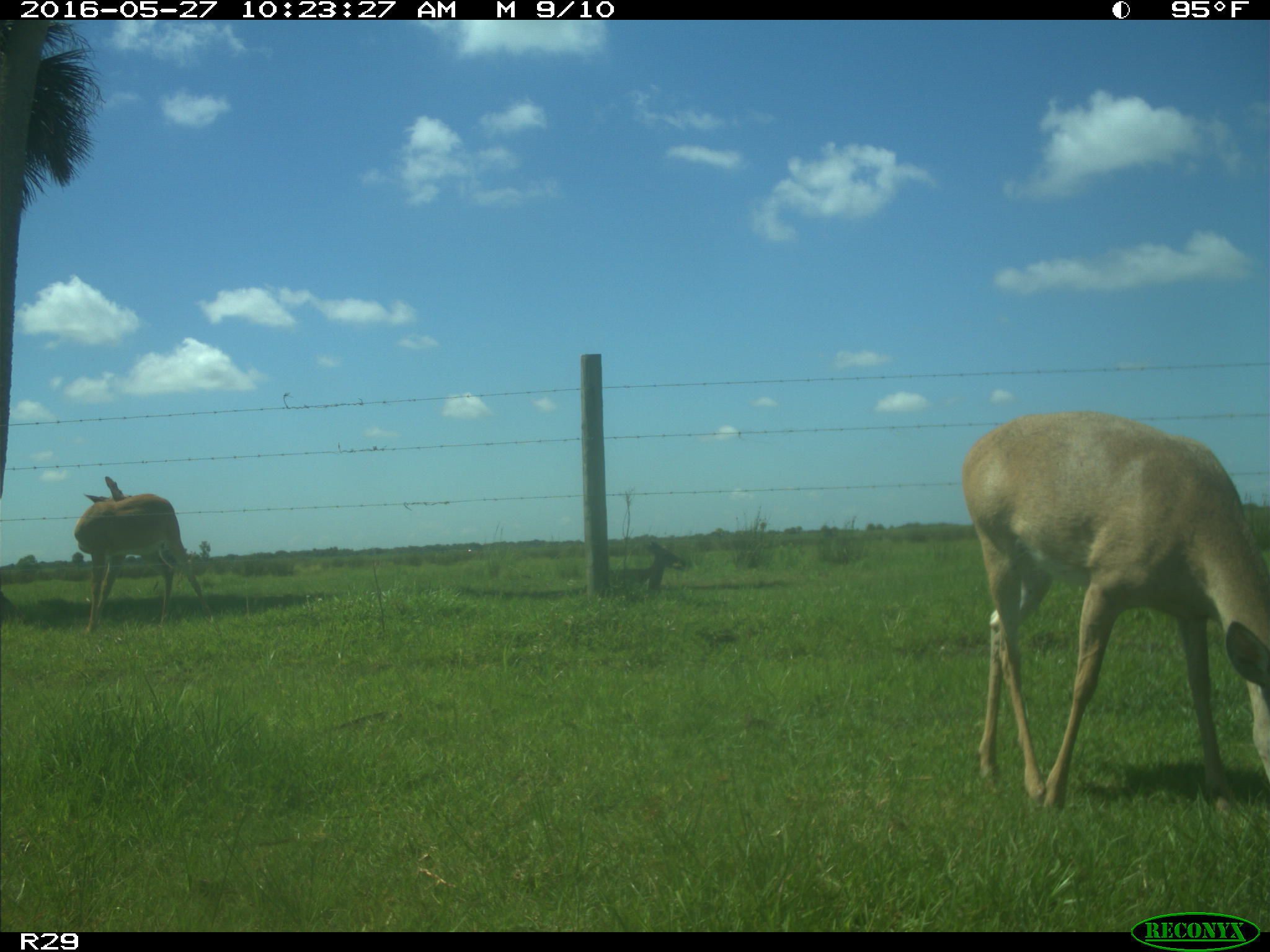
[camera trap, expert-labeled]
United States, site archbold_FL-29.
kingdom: Animalia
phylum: Chordata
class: Mammalia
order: Artiodactyla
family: Cervidae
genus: Odocoileus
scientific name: Odocoileus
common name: deer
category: unidentified deer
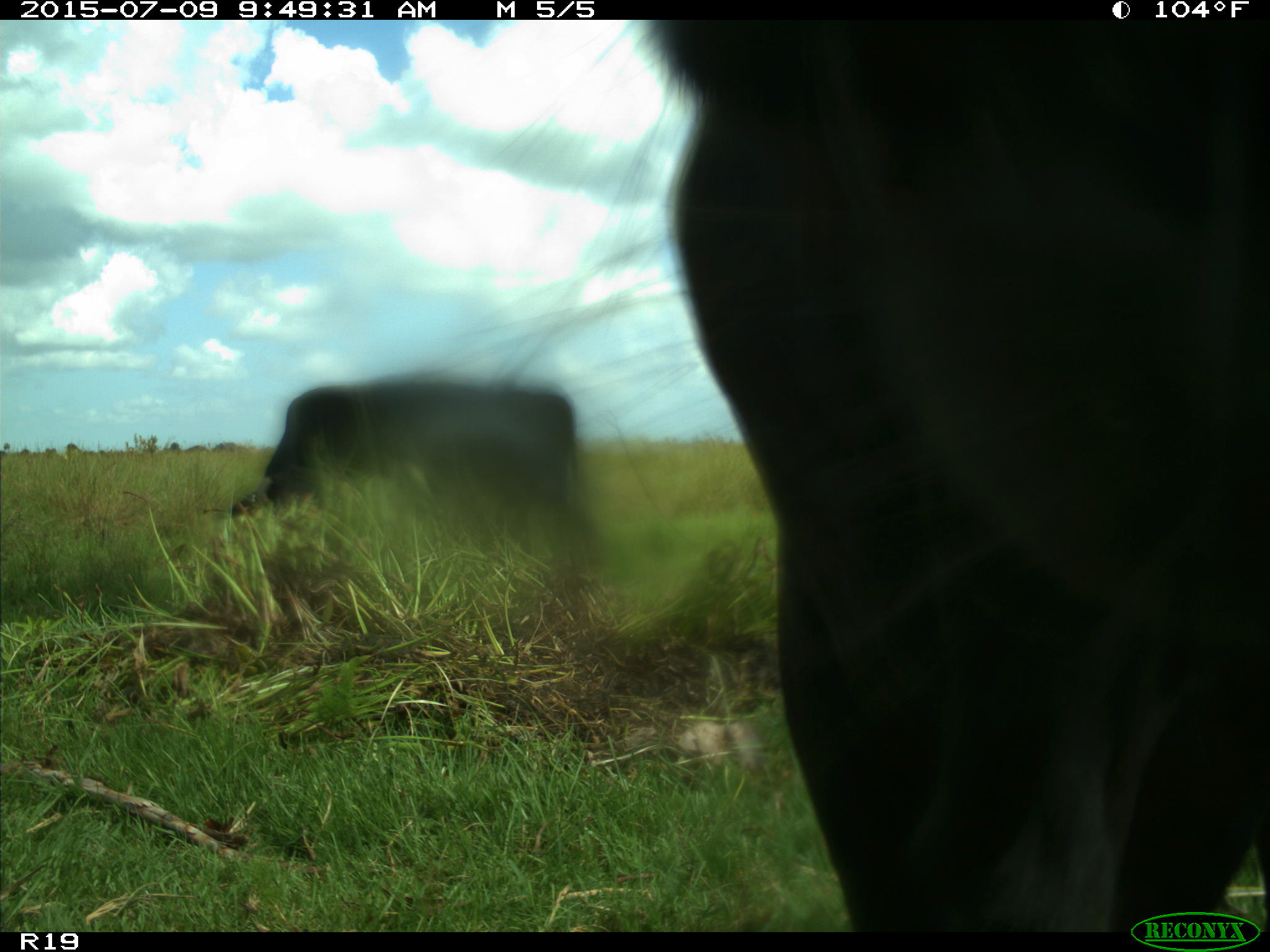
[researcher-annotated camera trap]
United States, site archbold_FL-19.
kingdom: Animalia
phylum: Chordata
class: Mammalia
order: Artiodactyla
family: Bovidae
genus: Bos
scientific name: Bos taurus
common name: domestic cow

▸ **About this exercise**
Print the listing exactly, images excluded.

▸ **Problem solution**
[camera trap, expert-labeled]
United States, site archbold_FL-29.
kingdom: Animalia
phylum: Chordata
class: Mammalia
order: Artiodactyla
family: Cervidae
genus: Odocoileus
scientific name: Odocoileus
common name: deer
category: unidentified deer
[researcher-annotated camera trap]
United States, site archbold_FL-19.
kingdom: Animalia
phylum: Chordata
class: Mammalia
order: Artiodactyla
family: Bovidae
genus: Bos
scientific name: Bos taurus
common name: domestic cow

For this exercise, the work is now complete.